Given an all-accepting NFA with input alphabet $\OO$ (note: the inputs to the NFA are the outputs of our Moore machine), set of states $\SS_{NFA}$ and transition $\tau_{NFA}: \SS_{NFA}\times \OO \to \SS_{NFA}$, we construct a unary non-deterministic Moore machine with output alphabet $\OO$ as follows.

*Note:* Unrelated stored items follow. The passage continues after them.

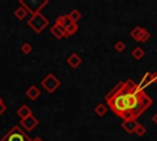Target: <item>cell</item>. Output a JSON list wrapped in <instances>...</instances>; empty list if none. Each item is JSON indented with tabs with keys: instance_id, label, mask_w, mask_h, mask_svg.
<instances>
[{
	"instance_id": "obj_1",
	"label": "cell",
	"mask_w": 157,
	"mask_h": 141,
	"mask_svg": "<svg viewBox=\"0 0 157 141\" xmlns=\"http://www.w3.org/2000/svg\"><path fill=\"white\" fill-rule=\"evenodd\" d=\"M104 99L107 107L123 120H137L153 103L152 98L130 78L118 82Z\"/></svg>"
},
{
	"instance_id": "obj_2",
	"label": "cell",
	"mask_w": 157,
	"mask_h": 141,
	"mask_svg": "<svg viewBox=\"0 0 157 141\" xmlns=\"http://www.w3.org/2000/svg\"><path fill=\"white\" fill-rule=\"evenodd\" d=\"M0 141H32V139L20 128V125H13Z\"/></svg>"
},
{
	"instance_id": "obj_3",
	"label": "cell",
	"mask_w": 157,
	"mask_h": 141,
	"mask_svg": "<svg viewBox=\"0 0 157 141\" xmlns=\"http://www.w3.org/2000/svg\"><path fill=\"white\" fill-rule=\"evenodd\" d=\"M20 6L25 7L31 16L39 13L40 10L49 4V0H20Z\"/></svg>"
},
{
	"instance_id": "obj_4",
	"label": "cell",
	"mask_w": 157,
	"mask_h": 141,
	"mask_svg": "<svg viewBox=\"0 0 157 141\" xmlns=\"http://www.w3.org/2000/svg\"><path fill=\"white\" fill-rule=\"evenodd\" d=\"M27 25L33 29L34 33H40L49 25V20L39 12V13H36V15L31 16V18L27 21Z\"/></svg>"
},
{
	"instance_id": "obj_5",
	"label": "cell",
	"mask_w": 157,
	"mask_h": 141,
	"mask_svg": "<svg viewBox=\"0 0 157 141\" xmlns=\"http://www.w3.org/2000/svg\"><path fill=\"white\" fill-rule=\"evenodd\" d=\"M42 87L48 92V93H54L61 85L60 80L54 75V74H48L42 81H40Z\"/></svg>"
},
{
	"instance_id": "obj_6",
	"label": "cell",
	"mask_w": 157,
	"mask_h": 141,
	"mask_svg": "<svg viewBox=\"0 0 157 141\" xmlns=\"http://www.w3.org/2000/svg\"><path fill=\"white\" fill-rule=\"evenodd\" d=\"M130 37H131L135 42H139V43H146V42L151 38V33H150L146 28H144V27H141V26H136L135 28L131 29V32H130Z\"/></svg>"
},
{
	"instance_id": "obj_7",
	"label": "cell",
	"mask_w": 157,
	"mask_h": 141,
	"mask_svg": "<svg viewBox=\"0 0 157 141\" xmlns=\"http://www.w3.org/2000/svg\"><path fill=\"white\" fill-rule=\"evenodd\" d=\"M38 119L32 114V115H29V116H27V118H25V119H21L20 120V125L26 130V131H32L34 128H37V125H38Z\"/></svg>"
},
{
	"instance_id": "obj_8",
	"label": "cell",
	"mask_w": 157,
	"mask_h": 141,
	"mask_svg": "<svg viewBox=\"0 0 157 141\" xmlns=\"http://www.w3.org/2000/svg\"><path fill=\"white\" fill-rule=\"evenodd\" d=\"M157 82V72H146L142 78H141V82L139 83V87L141 90L146 88L147 86H150L151 83H155Z\"/></svg>"
},
{
	"instance_id": "obj_9",
	"label": "cell",
	"mask_w": 157,
	"mask_h": 141,
	"mask_svg": "<svg viewBox=\"0 0 157 141\" xmlns=\"http://www.w3.org/2000/svg\"><path fill=\"white\" fill-rule=\"evenodd\" d=\"M55 23L56 25H59L60 27H63L64 29H67L69 27H71L75 22L67 16V15H60L59 17H56V20H55Z\"/></svg>"
},
{
	"instance_id": "obj_10",
	"label": "cell",
	"mask_w": 157,
	"mask_h": 141,
	"mask_svg": "<svg viewBox=\"0 0 157 141\" xmlns=\"http://www.w3.org/2000/svg\"><path fill=\"white\" fill-rule=\"evenodd\" d=\"M66 63H67L69 66H71L72 69H76V67H78V66L82 64V58H81L77 53H72V54H70V55L67 56Z\"/></svg>"
},
{
	"instance_id": "obj_11",
	"label": "cell",
	"mask_w": 157,
	"mask_h": 141,
	"mask_svg": "<svg viewBox=\"0 0 157 141\" xmlns=\"http://www.w3.org/2000/svg\"><path fill=\"white\" fill-rule=\"evenodd\" d=\"M136 125H137V120H123L121 121V128L128 134H134Z\"/></svg>"
},
{
	"instance_id": "obj_12",
	"label": "cell",
	"mask_w": 157,
	"mask_h": 141,
	"mask_svg": "<svg viewBox=\"0 0 157 141\" xmlns=\"http://www.w3.org/2000/svg\"><path fill=\"white\" fill-rule=\"evenodd\" d=\"M26 96H27L31 101H36V99L39 98V96H40V90H39L37 86L32 85V86H29V87L27 88V91H26Z\"/></svg>"
},
{
	"instance_id": "obj_13",
	"label": "cell",
	"mask_w": 157,
	"mask_h": 141,
	"mask_svg": "<svg viewBox=\"0 0 157 141\" xmlns=\"http://www.w3.org/2000/svg\"><path fill=\"white\" fill-rule=\"evenodd\" d=\"M50 33L56 38V39H61L65 37V29L63 27H60L59 25L54 23L52 27H50Z\"/></svg>"
},
{
	"instance_id": "obj_14",
	"label": "cell",
	"mask_w": 157,
	"mask_h": 141,
	"mask_svg": "<svg viewBox=\"0 0 157 141\" xmlns=\"http://www.w3.org/2000/svg\"><path fill=\"white\" fill-rule=\"evenodd\" d=\"M17 115H18L21 119H25V118L32 115V109H31L27 104H22V105L18 108V110H17Z\"/></svg>"
},
{
	"instance_id": "obj_15",
	"label": "cell",
	"mask_w": 157,
	"mask_h": 141,
	"mask_svg": "<svg viewBox=\"0 0 157 141\" xmlns=\"http://www.w3.org/2000/svg\"><path fill=\"white\" fill-rule=\"evenodd\" d=\"M27 10L25 9V7H22V6H20V7H17L15 11H13V15H15V17L17 18V20H25L26 18V16H27Z\"/></svg>"
},
{
	"instance_id": "obj_16",
	"label": "cell",
	"mask_w": 157,
	"mask_h": 141,
	"mask_svg": "<svg viewBox=\"0 0 157 141\" xmlns=\"http://www.w3.org/2000/svg\"><path fill=\"white\" fill-rule=\"evenodd\" d=\"M131 56H132L134 59H136V60H141V59L145 56V50H144L141 47H136V48L132 49Z\"/></svg>"
},
{
	"instance_id": "obj_17",
	"label": "cell",
	"mask_w": 157,
	"mask_h": 141,
	"mask_svg": "<svg viewBox=\"0 0 157 141\" xmlns=\"http://www.w3.org/2000/svg\"><path fill=\"white\" fill-rule=\"evenodd\" d=\"M108 112V107L103 103H98L96 107H94V113L98 115V116H104L105 113Z\"/></svg>"
},
{
	"instance_id": "obj_18",
	"label": "cell",
	"mask_w": 157,
	"mask_h": 141,
	"mask_svg": "<svg viewBox=\"0 0 157 141\" xmlns=\"http://www.w3.org/2000/svg\"><path fill=\"white\" fill-rule=\"evenodd\" d=\"M67 16L75 22V23H77L80 20H81V17H82V15H81V12L78 11V10H76V9H74V10H71L69 13H67Z\"/></svg>"
},
{
	"instance_id": "obj_19",
	"label": "cell",
	"mask_w": 157,
	"mask_h": 141,
	"mask_svg": "<svg viewBox=\"0 0 157 141\" xmlns=\"http://www.w3.org/2000/svg\"><path fill=\"white\" fill-rule=\"evenodd\" d=\"M77 31H78V25L77 23H74L71 27H69L67 29H65V37H70V36L75 34Z\"/></svg>"
},
{
	"instance_id": "obj_20",
	"label": "cell",
	"mask_w": 157,
	"mask_h": 141,
	"mask_svg": "<svg viewBox=\"0 0 157 141\" xmlns=\"http://www.w3.org/2000/svg\"><path fill=\"white\" fill-rule=\"evenodd\" d=\"M134 134H136L137 136H144L145 134H146V128L142 125V124H140V123H137V125H136V128H135V131H134Z\"/></svg>"
},
{
	"instance_id": "obj_21",
	"label": "cell",
	"mask_w": 157,
	"mask_h": 141,
	"mask_svg": "<svg viewBox=\"0 0 157 141\" xmlns=\"http://www.w3.org/2000/svg\"><path fill=\"white\" fill-rule=\"evenodd\" d=\"M114 49H115L118 53L124 51V49H125V43H124L123 40H118V42L114 44Z\"/></svg>"
},
{
	"instance_id": "obj_22",
	"label": "cell",
	"mask_w": 157,
	"mask_h": 141,
	"mask_svg": "<svg viewBox=\"0 0 157 141\" xmlns=\"http://www.w3.org/2000/svg\"><path fill=\"white\" fill-rule=\"evenodd\" d=\"M21 51L23 53V54H29L31 51H32V45L29 44V43H23L22 45H21Z\"/></svg>"
},
{
	"instance_id": "obj_23",
	"label": "cell",
	"mask_w": 157,
	"mask_h": 141,
	"mask_svg": "<svg viewBox=\"0 0 157 141\" xmlns=\"http://www.w3.org/2000/svg\"><path fill=\"white\" fill-rule=\"evenodd\" d=\"M5 112H6V105L4 103H0V115L4 114Z\"/></svg>"
},
{
	"instance_id": "obj_24",
	"label": "cell",
	"mask_w": 157,
	"mask_h": 141,
	"mask_svg": "<svg viewBox=\"0 0 157 141\" xmlns=\"http://www.w3.org/2000/svg\"><path fill=\"white\" fill-rule=\"evenodd\" d=\"M152 121L157 125V113H155V114H153V116H152Z\"/></svg>"
},
{
	"instance_id": "obj_25",
	"label": "cell",
	"mask_w": 157,
	"mask_h": 141,
	"mask_svg": "<svg viewBox=\"0 0 157 141\" xmlns=\"http://www.w3.org/2000/svg\"><path fill=\"white\" fill-rule=\"evenodd\" d=\"M32 141H43V140H42L39 136H36L34 139H32Z\"/></svg>"
},
{
	"instance_id": "obj_26",
	"label": "cell",
	"mask_w": 157,
	"mask_h": 141,
	"mask_svg": "<svg viewBox=\"0 0 157 141\" xmlns=\"http://www.w3.org/2000/svg\"><path fill=\"white\" fill-rule=\"evenodd\" d=\"M0 103H2V98L1 97H0Z\"/></svg>"
}]
</instances>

Let the set of states of the Moore machine bet $\SS = \SS_{NFA}\times \OO$ with $\oo$ given by projection onto the $\OO$ coordinate. Let the transition of the Moore machine be given by $$\tau(s) = \tau_{NFA}(s_{NFA}, o) \times \OO \subset \SS_{NFA}\times \OO,$$ where $s = (s_{NFA}, o) \in \SS$. Remove iteratively any states of the Moore machine with empty transitions. It is easy to verify that the resulting Moore machine is generic if and only if the original NFA was all-accepting.

[Moo56] Moore, Edward F., Gedanken-experiments on sequential machines. In C. E. Shannon and J. McCarthy, editors, Automata Studies, pages 129–154. Princeton University Press, Princeton, 1956.

[KRS09] Jui-Yi Kao, Narad Rampersad, and Jeffrey Shallit, On NFAs Where All States are Final, Initial, or Both. https://arxiv.org/abs/0808.2417, 2009.